1
votes

I'm very new to both SAS and statistical analysis in general. I have a degree in computer science and I'm taking an online course in statistics and am confused on how to achieve what I want in SAS. I have searched online to no avail but am probably not even using the right terminology since I don't really know SAS or stats very well.

Basically, I have a few variables in a dataset and I want to display them conditionally in frequency tables.

For example, let's say I have the variables Gender, Age and Alcohol_use. What I want to do is have a frequency table or tables that basically relate gender and age to alcohol use. So, I want to break it down by gender and age at the same time, if that makes sense. One example would be:

Male, 21-25 -> Moderate Use
Female, 21-25 -> Low Use
Male, 26-30 -> Heavy Use
etc...

So, I guess I want to have frequency tables for the third variable on certain conditions of the first two variables, if that makes sense.

Normally, when displaying frequency tables, I just write PROC FREQ; TABLES Gender Age Alcohol_use;

Would I be changing anything there, since it is the frequency table that is affected? Or do I need to add some conditions in the data section of the program?

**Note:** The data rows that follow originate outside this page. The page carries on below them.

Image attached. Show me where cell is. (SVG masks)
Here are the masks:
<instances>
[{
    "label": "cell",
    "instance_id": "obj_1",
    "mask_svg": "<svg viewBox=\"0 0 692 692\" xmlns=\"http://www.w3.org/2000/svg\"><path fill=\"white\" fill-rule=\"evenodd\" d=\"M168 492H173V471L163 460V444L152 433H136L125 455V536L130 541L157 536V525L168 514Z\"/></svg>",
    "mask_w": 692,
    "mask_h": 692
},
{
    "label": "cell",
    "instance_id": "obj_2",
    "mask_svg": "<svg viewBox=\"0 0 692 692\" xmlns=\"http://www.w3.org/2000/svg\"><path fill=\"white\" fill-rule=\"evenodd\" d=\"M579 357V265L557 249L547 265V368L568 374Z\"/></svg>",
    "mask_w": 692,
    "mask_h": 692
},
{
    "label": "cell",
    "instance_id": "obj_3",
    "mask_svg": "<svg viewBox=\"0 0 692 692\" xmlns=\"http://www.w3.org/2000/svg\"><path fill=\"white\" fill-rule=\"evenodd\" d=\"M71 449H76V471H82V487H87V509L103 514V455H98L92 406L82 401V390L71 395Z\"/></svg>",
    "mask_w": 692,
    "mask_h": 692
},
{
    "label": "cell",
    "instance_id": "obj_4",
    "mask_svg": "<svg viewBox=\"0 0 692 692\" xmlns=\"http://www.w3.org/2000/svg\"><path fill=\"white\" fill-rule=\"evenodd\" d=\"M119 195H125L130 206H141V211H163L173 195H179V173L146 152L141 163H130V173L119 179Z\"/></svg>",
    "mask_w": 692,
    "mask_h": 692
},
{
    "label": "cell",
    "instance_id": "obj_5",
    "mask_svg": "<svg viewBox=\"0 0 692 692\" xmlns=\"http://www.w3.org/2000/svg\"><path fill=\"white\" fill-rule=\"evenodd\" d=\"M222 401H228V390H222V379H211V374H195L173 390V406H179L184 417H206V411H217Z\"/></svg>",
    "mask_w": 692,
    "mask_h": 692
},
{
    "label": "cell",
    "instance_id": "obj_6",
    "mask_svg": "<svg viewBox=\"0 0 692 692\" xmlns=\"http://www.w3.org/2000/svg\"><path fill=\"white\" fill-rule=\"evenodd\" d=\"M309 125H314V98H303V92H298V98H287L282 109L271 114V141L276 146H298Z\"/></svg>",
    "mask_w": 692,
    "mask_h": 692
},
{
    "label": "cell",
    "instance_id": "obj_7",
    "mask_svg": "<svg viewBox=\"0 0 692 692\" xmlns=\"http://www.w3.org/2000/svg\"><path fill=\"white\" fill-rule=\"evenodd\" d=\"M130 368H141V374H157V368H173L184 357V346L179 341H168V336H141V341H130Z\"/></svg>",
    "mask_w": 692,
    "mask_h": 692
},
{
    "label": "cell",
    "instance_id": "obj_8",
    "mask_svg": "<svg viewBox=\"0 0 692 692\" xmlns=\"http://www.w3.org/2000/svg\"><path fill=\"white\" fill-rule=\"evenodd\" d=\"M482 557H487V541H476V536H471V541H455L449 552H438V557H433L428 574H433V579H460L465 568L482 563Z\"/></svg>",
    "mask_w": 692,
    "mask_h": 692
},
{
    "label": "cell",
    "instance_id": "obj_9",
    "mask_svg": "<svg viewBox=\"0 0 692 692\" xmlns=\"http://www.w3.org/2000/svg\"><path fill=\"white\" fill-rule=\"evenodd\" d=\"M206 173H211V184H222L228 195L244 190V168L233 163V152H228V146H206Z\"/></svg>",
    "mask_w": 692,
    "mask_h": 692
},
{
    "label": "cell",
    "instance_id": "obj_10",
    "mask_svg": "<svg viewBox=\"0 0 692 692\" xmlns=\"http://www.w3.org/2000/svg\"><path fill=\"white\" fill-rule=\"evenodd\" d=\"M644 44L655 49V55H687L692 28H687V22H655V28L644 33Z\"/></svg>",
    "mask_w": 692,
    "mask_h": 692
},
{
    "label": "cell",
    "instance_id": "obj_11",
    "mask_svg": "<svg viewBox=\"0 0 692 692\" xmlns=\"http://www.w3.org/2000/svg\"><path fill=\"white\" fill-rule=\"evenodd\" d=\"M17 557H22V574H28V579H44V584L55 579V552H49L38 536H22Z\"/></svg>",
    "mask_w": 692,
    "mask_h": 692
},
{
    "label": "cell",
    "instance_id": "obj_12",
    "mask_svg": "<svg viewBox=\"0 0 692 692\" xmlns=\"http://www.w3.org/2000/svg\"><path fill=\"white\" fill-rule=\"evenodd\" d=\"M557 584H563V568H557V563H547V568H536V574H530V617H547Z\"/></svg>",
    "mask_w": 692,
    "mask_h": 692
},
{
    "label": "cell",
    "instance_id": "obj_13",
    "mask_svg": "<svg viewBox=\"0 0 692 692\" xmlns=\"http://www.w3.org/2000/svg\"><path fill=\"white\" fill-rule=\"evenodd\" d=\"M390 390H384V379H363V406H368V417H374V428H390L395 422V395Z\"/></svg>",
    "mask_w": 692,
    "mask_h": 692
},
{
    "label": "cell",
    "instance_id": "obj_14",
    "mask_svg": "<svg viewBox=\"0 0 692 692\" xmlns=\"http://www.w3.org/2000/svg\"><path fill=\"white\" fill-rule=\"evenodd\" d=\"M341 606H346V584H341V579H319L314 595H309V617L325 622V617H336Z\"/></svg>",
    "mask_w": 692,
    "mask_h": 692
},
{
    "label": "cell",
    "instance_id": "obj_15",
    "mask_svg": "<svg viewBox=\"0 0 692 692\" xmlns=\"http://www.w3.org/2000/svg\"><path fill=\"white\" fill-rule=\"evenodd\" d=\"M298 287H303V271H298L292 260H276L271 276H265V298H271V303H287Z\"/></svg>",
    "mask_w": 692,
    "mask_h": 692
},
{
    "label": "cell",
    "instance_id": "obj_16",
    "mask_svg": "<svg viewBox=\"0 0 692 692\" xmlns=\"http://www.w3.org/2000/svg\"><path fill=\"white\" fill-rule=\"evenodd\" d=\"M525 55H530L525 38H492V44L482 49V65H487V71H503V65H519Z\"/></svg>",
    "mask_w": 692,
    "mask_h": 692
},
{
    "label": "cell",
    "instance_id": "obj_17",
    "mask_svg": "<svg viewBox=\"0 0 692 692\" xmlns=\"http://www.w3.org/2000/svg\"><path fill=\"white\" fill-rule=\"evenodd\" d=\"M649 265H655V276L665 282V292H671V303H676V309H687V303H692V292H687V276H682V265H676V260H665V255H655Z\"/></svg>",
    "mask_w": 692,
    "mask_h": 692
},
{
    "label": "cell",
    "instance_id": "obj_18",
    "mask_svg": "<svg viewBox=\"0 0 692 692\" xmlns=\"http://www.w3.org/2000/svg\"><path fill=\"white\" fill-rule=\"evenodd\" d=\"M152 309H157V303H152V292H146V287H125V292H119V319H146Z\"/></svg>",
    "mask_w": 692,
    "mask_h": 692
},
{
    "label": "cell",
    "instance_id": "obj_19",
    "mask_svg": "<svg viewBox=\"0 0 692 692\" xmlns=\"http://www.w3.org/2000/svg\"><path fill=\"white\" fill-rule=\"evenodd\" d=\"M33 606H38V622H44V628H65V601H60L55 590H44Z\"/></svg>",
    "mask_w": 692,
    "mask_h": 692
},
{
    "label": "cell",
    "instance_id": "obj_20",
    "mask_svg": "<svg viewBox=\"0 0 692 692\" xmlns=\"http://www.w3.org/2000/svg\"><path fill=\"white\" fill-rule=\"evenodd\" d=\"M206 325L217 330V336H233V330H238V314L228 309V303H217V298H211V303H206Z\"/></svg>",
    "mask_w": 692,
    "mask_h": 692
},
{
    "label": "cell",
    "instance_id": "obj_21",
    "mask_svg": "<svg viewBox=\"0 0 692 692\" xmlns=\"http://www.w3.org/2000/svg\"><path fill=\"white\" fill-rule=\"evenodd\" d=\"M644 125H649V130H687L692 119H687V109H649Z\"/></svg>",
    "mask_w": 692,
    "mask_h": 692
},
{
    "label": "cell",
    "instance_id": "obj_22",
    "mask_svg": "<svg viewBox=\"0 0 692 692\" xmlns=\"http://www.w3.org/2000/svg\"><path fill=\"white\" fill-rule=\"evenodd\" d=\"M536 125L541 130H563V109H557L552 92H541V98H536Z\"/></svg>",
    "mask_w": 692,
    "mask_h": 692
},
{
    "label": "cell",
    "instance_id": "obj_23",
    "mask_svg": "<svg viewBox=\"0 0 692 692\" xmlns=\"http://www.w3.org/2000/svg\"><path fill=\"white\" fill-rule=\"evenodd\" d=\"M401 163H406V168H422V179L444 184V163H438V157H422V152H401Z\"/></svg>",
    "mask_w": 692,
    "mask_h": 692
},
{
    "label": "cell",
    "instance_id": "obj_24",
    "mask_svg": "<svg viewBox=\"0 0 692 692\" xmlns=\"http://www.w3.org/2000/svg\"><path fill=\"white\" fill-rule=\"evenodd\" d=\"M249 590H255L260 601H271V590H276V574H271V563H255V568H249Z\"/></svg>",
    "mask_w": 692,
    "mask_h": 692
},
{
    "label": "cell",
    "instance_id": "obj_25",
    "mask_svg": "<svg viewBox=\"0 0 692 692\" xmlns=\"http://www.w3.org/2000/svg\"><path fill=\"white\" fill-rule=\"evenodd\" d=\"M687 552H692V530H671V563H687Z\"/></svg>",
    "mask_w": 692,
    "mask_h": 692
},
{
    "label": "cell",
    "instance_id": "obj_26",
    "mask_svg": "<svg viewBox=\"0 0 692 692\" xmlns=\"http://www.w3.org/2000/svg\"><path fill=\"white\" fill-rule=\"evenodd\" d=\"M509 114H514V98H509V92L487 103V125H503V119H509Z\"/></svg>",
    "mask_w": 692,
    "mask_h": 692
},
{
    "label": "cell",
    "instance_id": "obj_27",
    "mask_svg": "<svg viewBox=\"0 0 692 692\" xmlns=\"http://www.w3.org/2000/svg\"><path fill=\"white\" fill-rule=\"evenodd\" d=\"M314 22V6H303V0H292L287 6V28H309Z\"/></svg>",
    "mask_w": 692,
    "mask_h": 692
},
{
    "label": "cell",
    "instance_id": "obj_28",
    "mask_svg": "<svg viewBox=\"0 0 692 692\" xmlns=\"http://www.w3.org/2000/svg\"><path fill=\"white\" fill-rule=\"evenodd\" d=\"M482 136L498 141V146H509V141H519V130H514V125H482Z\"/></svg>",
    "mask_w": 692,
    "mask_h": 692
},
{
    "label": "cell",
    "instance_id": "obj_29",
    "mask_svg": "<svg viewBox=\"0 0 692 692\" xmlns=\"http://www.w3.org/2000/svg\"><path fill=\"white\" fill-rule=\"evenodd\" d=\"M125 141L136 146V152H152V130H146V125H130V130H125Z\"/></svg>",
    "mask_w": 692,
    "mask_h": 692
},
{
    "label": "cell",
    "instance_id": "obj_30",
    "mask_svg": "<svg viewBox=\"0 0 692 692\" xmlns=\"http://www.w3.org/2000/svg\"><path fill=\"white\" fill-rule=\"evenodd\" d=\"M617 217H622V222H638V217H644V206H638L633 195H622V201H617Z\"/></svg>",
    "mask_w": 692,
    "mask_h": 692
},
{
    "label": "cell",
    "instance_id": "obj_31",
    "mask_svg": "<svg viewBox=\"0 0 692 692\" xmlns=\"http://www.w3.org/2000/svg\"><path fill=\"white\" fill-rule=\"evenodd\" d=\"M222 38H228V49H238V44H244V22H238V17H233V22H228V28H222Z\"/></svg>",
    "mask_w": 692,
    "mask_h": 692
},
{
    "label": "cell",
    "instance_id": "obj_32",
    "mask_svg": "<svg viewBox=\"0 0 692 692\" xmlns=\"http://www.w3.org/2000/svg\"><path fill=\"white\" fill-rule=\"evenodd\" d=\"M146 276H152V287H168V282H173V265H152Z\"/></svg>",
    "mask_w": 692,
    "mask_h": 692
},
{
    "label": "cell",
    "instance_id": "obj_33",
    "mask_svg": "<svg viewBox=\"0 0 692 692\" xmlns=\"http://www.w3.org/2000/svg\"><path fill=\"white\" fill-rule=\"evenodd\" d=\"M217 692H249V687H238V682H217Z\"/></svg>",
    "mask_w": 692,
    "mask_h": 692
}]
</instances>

Any help would be great. Please let me know if you need any clarification on my question. Thanks!

1
Is Alcohol_use a measure? If so, what values define Heavy, Moderate, and Low usage? Or are those the values of the variable?BellevueBob
Sorry for the confusion, I was just giving an example and meant Alcohol_use is a variable (what our professor calls it) and Heavy, Moderate and Low use are the values that variable could have. I meant it analogously to Gender being a variable with the values of Male or Female.kyro1021
I'm guessing you're here from Coursera/Passion Driven Statistics? In either case, welcome!Joe
Haha, yes, I am! Thank you!kyro1021

1 Answers

2
votes

You are on the right track with PROC FREQ. That procedure will produce a frequency table report and even an output data set with results. First, here is some made-up data:

data have;
   do gender = 1,2;
      do tmp=1 to 10;
         do age=10,21,27,32;
            alcohol_use = round(ranuni(12345)*100);
            id + 1;
            output;
         end;
      end;
   end;
run;

I'm separating it from the rest of the answer to better illustrate. The form of your variables wasn't clear from your question so let's assume your data is continuous. In that case, we can use PROC FORMAT to define grouping formats for the variables:

proc format;
   value agefmt
      0-20   = '20 and below'
     21-25   = '21-25'
     26-30   = '26-30'
     31-high = '31 and above';
   value usgfmt
      0<-30   = 'Low'
     30<-80   = 'Moderate'
     80<-high = 'Heavy';
   value genfmt
      1  = 'Male'
      2  = 'Female';
run;

Now its just a matter of running PROC FREQ. The asterisks in the TABLE statement define the interaction levels you want and the OUT= option give the name of a new SAS data set to create, which will contain the summarized results:

proc freq data=have;
   table gender * age * alcohol_use / list out=want;
   format gender genfmt. age agefmt. alcohol_use usgfmt.;
run;

If your original data has hard-coded values like "Male" and "Heavy", you don't need the PROC FORMAT part of the FORMAT statement.